NEW ORLEANS (AP) — Louisiana Citizens Property Insurance Corp. on Wednesday finalized a $20 million settlement related to claims handled after hurricanes Katrina and Rita, wrapping up one of two remaining storm-related settlements that have weighed on the company.

Orleans Parish Civil District Judge Kern Reese approved the settlement, closing a class action suit that represented more than 7,000 claimants.

Per-claim settlement amounts were capped at $1,000. The judgment also included administrative costs of $550,000, legal fees of $6.6 million and other expenses.

Citizens CEO Richard Robertson said if the various costs don’t deplete the entire $20 million, remaining money would be turned to Citizens.

The state-backed nonprofit company provides property insurance to Louisiana homes and businesses that can’t obtain private insurance.

Claimants sued over the pace that Citizens paid claims after the 2005 storms. Claims must be paid within 30 days once a claimant produces paper proof of a loss.

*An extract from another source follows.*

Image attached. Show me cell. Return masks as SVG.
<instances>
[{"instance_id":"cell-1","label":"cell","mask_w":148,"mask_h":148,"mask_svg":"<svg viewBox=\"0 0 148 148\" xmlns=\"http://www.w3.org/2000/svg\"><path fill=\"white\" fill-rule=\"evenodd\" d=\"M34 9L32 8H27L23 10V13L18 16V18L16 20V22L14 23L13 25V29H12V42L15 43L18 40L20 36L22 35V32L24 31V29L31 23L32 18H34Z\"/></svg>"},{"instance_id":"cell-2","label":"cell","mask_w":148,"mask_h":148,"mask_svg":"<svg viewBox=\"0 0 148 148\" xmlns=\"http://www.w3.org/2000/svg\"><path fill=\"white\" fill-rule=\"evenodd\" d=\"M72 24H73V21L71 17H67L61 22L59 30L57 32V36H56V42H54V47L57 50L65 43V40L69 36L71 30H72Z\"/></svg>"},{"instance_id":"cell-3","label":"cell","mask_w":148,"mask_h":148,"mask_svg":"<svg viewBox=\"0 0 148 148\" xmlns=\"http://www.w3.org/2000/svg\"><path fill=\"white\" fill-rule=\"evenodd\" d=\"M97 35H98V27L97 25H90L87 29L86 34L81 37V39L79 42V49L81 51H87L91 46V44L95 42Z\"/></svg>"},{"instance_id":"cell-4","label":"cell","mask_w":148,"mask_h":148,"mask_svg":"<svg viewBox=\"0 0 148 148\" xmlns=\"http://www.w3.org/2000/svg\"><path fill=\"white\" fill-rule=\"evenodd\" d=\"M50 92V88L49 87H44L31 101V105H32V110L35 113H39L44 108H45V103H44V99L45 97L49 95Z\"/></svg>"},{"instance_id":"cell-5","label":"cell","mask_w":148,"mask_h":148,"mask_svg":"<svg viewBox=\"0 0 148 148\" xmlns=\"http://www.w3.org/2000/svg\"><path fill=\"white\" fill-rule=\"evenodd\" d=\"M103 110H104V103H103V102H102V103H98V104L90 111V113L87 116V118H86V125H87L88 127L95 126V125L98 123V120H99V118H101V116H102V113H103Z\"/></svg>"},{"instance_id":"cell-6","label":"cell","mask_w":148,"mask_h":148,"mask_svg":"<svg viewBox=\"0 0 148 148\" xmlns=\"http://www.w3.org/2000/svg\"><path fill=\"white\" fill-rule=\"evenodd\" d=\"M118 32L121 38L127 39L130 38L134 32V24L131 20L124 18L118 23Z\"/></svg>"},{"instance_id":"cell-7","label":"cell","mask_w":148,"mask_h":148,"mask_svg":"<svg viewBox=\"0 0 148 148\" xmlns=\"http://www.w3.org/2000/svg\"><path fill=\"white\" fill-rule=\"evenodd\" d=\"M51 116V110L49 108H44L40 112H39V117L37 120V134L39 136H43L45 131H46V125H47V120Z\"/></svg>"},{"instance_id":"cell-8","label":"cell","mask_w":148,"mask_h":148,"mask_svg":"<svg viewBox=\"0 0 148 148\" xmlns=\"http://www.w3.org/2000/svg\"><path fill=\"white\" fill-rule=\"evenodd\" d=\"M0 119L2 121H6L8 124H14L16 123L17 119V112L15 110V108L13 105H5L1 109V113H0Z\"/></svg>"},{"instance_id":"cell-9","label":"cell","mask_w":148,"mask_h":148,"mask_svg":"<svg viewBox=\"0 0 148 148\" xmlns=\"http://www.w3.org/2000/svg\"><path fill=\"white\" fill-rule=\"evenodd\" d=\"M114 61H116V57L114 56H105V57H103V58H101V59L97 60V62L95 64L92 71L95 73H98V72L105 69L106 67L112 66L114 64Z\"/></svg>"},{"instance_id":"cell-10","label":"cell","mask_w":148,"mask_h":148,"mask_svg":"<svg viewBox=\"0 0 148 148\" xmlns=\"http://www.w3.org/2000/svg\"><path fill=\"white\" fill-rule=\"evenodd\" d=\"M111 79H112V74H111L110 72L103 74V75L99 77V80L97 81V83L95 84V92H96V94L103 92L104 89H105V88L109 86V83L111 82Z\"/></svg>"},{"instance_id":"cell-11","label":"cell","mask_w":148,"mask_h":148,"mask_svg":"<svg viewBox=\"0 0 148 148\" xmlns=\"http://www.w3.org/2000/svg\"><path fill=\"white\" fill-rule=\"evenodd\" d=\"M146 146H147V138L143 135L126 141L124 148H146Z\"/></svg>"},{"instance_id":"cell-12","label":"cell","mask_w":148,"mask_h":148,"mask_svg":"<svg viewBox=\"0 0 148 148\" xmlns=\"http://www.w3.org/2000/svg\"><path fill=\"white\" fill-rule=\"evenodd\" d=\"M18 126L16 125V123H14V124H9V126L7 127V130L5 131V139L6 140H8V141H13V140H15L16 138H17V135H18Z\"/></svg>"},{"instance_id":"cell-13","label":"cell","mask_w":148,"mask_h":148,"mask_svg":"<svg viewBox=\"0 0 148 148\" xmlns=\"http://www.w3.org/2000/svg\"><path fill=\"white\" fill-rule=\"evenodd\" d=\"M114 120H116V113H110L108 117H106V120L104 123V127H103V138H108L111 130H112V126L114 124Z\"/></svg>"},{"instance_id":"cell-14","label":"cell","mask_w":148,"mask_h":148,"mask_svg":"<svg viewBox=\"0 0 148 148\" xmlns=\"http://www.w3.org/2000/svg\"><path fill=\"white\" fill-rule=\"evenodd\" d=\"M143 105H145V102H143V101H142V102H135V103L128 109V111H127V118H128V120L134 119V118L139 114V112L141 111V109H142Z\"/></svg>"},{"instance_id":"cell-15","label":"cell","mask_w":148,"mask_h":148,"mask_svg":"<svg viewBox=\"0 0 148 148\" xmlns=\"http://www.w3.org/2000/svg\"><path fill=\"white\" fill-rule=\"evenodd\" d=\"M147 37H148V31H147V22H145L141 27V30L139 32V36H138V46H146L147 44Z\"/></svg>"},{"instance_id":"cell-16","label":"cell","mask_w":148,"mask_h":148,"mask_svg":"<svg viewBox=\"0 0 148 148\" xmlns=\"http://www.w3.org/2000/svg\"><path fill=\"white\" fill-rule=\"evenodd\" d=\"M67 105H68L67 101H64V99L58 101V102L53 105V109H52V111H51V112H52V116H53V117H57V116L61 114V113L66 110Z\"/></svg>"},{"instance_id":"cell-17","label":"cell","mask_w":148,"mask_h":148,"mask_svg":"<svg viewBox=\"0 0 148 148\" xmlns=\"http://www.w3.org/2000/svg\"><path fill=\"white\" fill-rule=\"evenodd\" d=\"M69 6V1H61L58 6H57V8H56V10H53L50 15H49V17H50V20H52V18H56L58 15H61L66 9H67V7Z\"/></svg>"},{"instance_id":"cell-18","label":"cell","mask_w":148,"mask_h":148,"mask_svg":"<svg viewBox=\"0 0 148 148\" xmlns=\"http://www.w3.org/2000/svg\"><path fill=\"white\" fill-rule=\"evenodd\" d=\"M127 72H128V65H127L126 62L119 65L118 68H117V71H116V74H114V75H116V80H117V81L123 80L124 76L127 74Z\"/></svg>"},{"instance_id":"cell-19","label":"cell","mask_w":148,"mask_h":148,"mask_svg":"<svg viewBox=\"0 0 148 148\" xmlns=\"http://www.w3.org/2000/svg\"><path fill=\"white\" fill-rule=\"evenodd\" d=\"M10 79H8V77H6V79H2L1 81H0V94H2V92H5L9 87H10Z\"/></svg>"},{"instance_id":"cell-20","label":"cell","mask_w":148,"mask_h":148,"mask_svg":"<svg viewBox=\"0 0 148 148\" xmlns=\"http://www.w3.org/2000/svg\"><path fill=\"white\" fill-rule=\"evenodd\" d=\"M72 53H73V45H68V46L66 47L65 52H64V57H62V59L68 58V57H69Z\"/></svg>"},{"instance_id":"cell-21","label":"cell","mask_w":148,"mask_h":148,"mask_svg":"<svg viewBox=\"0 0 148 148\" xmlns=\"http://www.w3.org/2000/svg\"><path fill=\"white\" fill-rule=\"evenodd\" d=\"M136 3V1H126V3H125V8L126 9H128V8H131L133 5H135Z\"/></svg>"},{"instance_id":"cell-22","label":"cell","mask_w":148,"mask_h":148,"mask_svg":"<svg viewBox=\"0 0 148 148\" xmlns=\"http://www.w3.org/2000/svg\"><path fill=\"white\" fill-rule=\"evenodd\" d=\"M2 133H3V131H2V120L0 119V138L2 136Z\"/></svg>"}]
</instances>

Robertson said the settlement is one of two expected to cost the company $60 million total. Robertson expects the second class-action suit, which represents claimants in Jefferson Parish, will be finalized in the next 60 days.

Citizens chose to settle both suits in September, just months after paying a $104 million judgment in July to thousands of area policyholders who also sued over slow claims adjustment after the hurricanes.

Separately, the company is also beset by claims from last August’s Hurricane Isaac that have risen above $70 million.

Citizens reported an expected $119 million budget shortfall at a Jan. 10 board meeting.

Robertson said the company has anticipated the legal payments and should be able to build up more reserves in the absence of a significant storm in 2013.

The Citizens board voted against borrowing money to cover the shortfall at the January meeting. Alternate options include charging private insurers throughout the state an assessment for each property policy.

The company also proposed a 7.7 percent average statewide increase to homeowner’s rates. Jefferson Parish would see rates increase 6.1 percent, while Orleans Parish would see a decrease of 2.1 percent.